The minor in Comparative Literary Studies investigates the development of literature in an international and historical context. In this program, students study foundational works of literature from a variety of historical periods and national traditions in order to understand the diverse ways in which literary processes unfold in different social milieus and the interrelationships among different literary traditions. The study of genres, periods and themes across diverse cultures promotes “liberal education” in its truest sense, by enabling students to see beyond the parochial constraints of any single literary tradition.
Since antiquity, humanity has produced literary documents that serve as a repository of knowledge and wisdom, offering us the opportunity to reflect on the human experience. In addition to inspiring, literature enables us to see the ways in which other cultures are like our own, since we can discern in their literatures basic commonalities of form and theme that ground and sustain all peoples from otherwise diverse cultural, aesthetic and linguistic backgrounds.
The study of literary works offers a rich field of study for scholars from a broad range of academic disciplines. Because literature has always served as both outlet and inspiration for artists, historians (and makers of history), social thinkers and musicians, understanding literature prepares students in the humanities, social sciences and natural sciences to participate actively in the global exchange of ideas.
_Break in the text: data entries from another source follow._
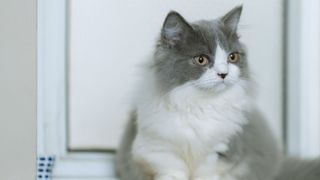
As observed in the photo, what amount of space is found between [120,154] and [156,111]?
0.24 meters

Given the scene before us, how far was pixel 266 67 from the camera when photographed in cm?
176

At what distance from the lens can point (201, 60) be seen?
1.34 metres

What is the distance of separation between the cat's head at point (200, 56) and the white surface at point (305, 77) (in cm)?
38

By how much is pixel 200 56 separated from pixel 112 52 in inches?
17.0

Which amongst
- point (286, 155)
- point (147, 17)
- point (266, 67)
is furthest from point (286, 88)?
point (147, 17)

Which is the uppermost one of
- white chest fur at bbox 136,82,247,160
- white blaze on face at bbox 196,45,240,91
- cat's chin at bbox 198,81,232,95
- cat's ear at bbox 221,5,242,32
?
cat's ear at bbox 221,5,242,32

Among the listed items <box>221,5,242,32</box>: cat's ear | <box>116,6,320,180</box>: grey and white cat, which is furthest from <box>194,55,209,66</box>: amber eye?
<box>221,5,242,32</box>: cat's ear

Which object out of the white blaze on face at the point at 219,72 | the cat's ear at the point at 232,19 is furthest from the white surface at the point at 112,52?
the white blaze on face at the point at 219,72

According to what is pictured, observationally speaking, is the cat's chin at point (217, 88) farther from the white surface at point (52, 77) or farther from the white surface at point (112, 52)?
the white surface at point (52, 77)

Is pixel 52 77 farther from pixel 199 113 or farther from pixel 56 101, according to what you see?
pixel 199 113
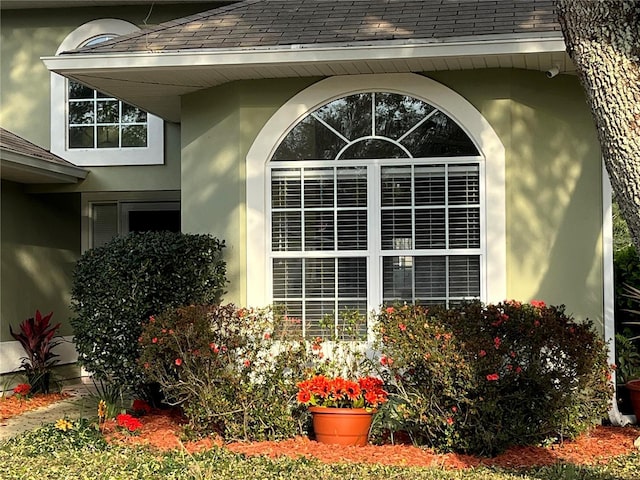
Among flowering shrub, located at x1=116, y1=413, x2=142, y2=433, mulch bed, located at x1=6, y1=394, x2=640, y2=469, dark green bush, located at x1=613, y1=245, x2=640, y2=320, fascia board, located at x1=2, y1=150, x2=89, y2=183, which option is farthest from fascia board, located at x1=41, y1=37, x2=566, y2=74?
mulch bed, located at x1=6, y1=394, x2=640, y2=469

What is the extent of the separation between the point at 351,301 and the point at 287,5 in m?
3.20

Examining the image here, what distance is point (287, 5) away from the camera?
880 cm

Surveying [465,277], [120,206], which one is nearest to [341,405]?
[465,277]

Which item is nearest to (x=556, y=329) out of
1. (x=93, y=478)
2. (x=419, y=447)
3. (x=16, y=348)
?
(x=419, y=447)

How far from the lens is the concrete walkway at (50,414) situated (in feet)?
26.9

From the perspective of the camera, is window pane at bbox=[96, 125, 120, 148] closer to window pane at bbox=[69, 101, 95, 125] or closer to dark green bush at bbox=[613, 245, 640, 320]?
window pane at bbox=[69, 101, 95, 125]

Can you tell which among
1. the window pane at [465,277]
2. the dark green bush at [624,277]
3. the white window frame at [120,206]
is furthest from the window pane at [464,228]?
the white window frame at [120,206]

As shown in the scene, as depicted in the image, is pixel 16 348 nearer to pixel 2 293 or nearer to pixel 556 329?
pixel 2 293

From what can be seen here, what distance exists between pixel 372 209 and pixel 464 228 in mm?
871

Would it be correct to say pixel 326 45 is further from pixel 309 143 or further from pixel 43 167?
pixel 43 167

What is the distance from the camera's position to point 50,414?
29.8 feet

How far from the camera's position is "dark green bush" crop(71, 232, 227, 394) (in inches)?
310

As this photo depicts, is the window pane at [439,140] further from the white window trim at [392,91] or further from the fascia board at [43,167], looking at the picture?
the fascia board at [43,167]

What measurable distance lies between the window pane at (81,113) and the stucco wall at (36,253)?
106cm
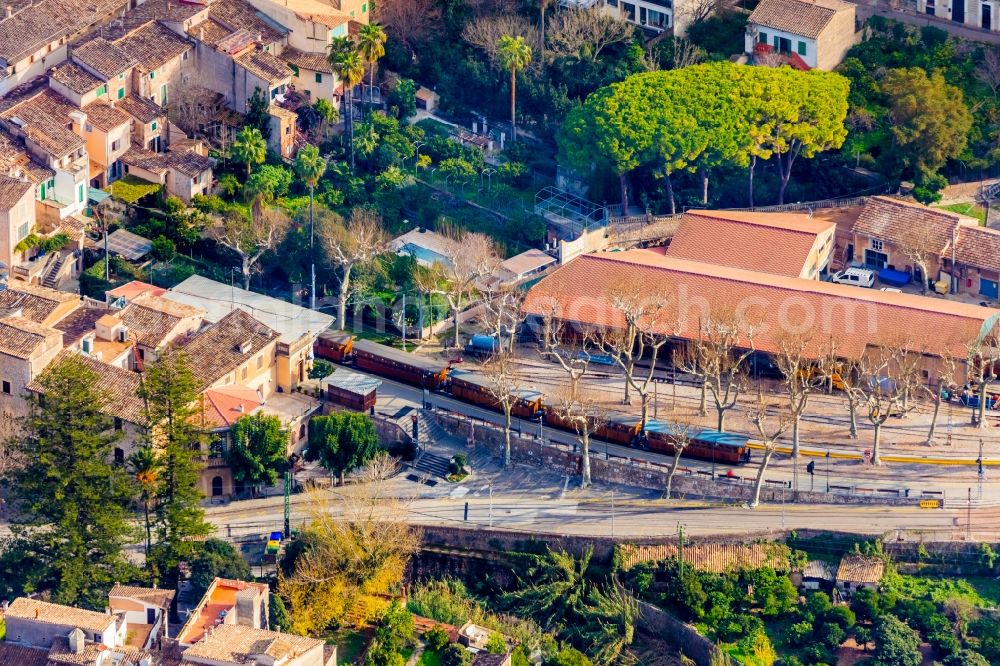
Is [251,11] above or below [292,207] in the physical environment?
above

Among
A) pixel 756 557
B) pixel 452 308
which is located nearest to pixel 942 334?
pixel 756 557

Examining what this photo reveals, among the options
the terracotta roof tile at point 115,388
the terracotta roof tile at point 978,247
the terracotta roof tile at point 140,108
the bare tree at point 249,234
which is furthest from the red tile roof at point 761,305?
the terracotta roof tile at point 140,108

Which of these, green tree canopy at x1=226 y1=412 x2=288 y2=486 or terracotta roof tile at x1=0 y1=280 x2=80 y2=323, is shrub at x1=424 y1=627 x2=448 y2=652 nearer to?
green tree canopy at x1=226 y1=412 x2=288 y2=486

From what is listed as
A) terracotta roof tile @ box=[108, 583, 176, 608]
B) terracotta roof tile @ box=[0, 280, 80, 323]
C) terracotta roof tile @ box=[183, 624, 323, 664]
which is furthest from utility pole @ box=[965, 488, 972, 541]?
terracotta roof tile @ box=[0, 280, 80, 323]

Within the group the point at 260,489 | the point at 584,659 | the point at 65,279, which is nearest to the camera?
the point at 584,659

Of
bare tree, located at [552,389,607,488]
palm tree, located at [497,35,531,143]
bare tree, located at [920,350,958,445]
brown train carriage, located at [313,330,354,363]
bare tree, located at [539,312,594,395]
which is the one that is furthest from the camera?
palm tree, located at [497,35,531,143]

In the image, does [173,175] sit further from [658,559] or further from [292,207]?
[658,559]

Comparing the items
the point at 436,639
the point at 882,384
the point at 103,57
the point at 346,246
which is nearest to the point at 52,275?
the point at 103,57
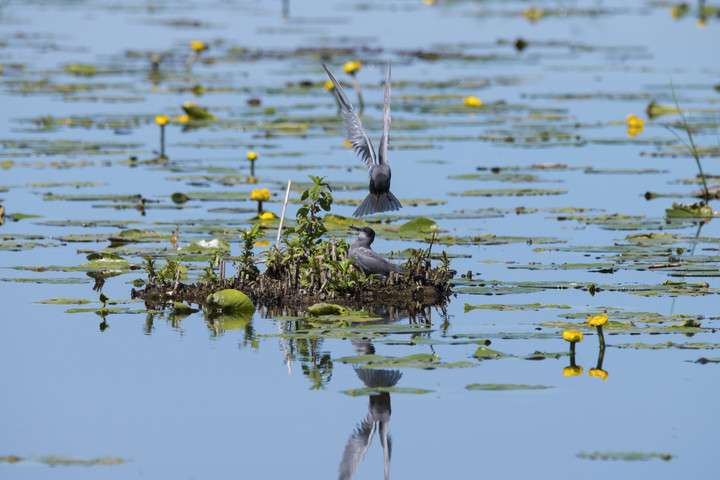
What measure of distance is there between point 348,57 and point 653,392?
2162 centimetres

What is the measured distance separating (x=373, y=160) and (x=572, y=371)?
290 centimetres

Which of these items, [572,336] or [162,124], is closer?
[572,336]

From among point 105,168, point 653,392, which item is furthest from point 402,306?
point 105,168

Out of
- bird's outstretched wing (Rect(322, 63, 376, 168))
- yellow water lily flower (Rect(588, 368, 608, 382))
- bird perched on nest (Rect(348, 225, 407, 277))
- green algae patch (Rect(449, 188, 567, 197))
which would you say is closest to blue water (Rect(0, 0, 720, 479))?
yellow water lily flower (Rect(588, 368, 608, 382))

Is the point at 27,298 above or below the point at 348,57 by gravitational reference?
below

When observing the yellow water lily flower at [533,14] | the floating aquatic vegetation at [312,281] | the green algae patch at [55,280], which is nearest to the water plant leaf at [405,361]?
the floating aquatic vegetation at [312,281]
A minor in Comparative Literary Studies consists of six courses. One of these is the required core course, LIT 201 Introduction to Comparative Literary Studies. The other five are electives; at least two of these must be at the 200 level or higher.
A list of regularly offered courses follows. Please note the key for the following abbreviations: (A) Arts; (H) Humanities; (S) Social Sciences; (N) Natural Sciences with Laboratory; (LS) Language Studies requirement; (NSP) Natural Science in Perspective; (NW) Non-Western Cultures requirement.
201. Introduction to Comparative Literary Studies. (H)
Study of literature as a common human enterprise from ancient times to the present day, across linguistic and national boundaries. Development of vocabulary and concepts for the analysis of literary genres, themes and historical periods of literary development. Focus on literary texts from various eras, cultures and languages. Readings will be in English. Lerner
220. The World of the Novel. (H)
Since the time of its rise as a cultural force in the eighteenth century, the novel has changed our sense of reality and ourselves. It became a form that has reshaped the literary universe. Readings in this course will include works by Jane Austen, Gustave Flaubert, Fedor Dostoevsky, Franz Kafka, Willa Cather, and Vladimir Nabokov. Staff
315. Introduction to Literary Theory. (H)
As Jonathan Culler states, “Theory offers not a set of solutions but the prospect of further thought. It calls for commitment to the work of reading, of challenging presuppositions, of questioning the assumptions on which you proceed.” Students in this course will be introduced to theoretical schools and concepts that shape the study of literature and the practice of literary analysis. Students enrolling in this course should have taken at least one college-level literature course. Recommended for students considering graduate studies in English. Same as ENG 315. Mueller
The courses listed below have been approved as Comparative Literary Studies electives. Other courses, such as topics courses, may be approved by Zachary Biles, chairperson of Comparative Literary Studies. Students should be aware that some of these courses have prerequisites.
JPN 220. Introduction to Modern Japanese Literature.
LIT 182. Tolkein's Mythology.
LIT 230. Classical Myth.
LIT 233. Religion in 20th Century Jewish Literature.
LIT 315. Latin Comedy.
LAT 316. Latin Tragedy.
LAT 318. Latin Satire: Horace
RST 112. Judaism
RUS/LIT 214. Russian Novel from Pushkin to Tolstoy (19th Century).
RUS 217. Russia: The 20th Century in Print and Film.
TDF 110. Foundations of World Theatre.